Nous avons aussi soulevé des préoccupations concernant les nouvelles utilisations possibles des profils d’identification génétique dans le projet de loi S-231, en particulier pour la recherche de liens de parenté.

Essentiellement, les modifications proposées permettraient aux services de police d’utiliser des échantillons d’ADN pour établir des correspondances proches ou partielles dans des bases de données génétiques, plutôt que d’établir des correspondances un à un. L’objectif est de permettre aux services de police de trouver des membres de la famille des suspects grâce à des marqueurs héréditaires, afin de réduire la liste des suspects ou de lancer de nouvelles pistes d’enquête qui n’ont pas encore été envisagées.

Sur le plan de la protection de la vie privée, la recherche de liens de parenté est problématique, car elle transforme des personnes en suspects potentiels non pas en raison de ce qu’elles ont fait, mais simplement en raison de leurs liens biologiques.

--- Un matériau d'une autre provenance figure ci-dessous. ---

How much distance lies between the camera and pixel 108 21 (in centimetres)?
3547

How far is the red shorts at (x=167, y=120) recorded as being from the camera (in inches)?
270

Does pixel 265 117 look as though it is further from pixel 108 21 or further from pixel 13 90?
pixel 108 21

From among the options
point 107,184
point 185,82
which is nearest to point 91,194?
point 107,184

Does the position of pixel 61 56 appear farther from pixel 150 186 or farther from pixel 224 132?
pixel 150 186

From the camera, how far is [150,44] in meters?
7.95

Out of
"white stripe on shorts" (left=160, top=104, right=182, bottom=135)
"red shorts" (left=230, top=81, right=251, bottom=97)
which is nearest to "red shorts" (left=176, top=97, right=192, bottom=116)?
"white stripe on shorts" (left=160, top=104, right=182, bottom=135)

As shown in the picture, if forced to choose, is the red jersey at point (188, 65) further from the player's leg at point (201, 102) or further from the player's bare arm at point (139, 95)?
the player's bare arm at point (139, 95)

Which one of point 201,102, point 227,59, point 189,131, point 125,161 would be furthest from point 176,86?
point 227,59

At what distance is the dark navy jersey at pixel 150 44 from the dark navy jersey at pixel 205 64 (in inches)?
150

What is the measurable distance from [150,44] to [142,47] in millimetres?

Le fait de ne plus recourir aux correspondances un à un de cette manière est aussi une source de préoccupations pour les groupes vulnérables, comme les jeunes, ainsi que pour les communautés qui sont déjà surreprésentées dans les prisons et dans les bases de données des organismes chargés du contrôle d’application de la loi, comme les minorités visibles et les Autochtones.

En raison de l’élargissement proposé en ce qui concerne les circonstances dans lesquelles il serait permis de prélever et d’utiliser des échantillons biologiques, nous nous attendons à ce que des mesures de protection plus rigoureuses en matière de responsabilité soient mises en place, comme l’obligation de procéder à un examen continu.

Pour terminer, nous avons des préoccupations concernant la transparence. Le projet de loi élimine l’obligation actuelle qu’ont les agents de la paix de déposer un rapport lorsqu’ils effectuent le prélèvement d’un échantillon d’ADN.

Ces préoccupations ont trait à la surveillance et à la responsabilité, 2 principes clés d’une protection rigoureuse de la vie privée.

Je vous remercie du temps que vous m’avez accordé. Je serais heureux d’apporter des précisions sur l’une ou l’autre de mes observations et je répondrai volontiers à vos questions.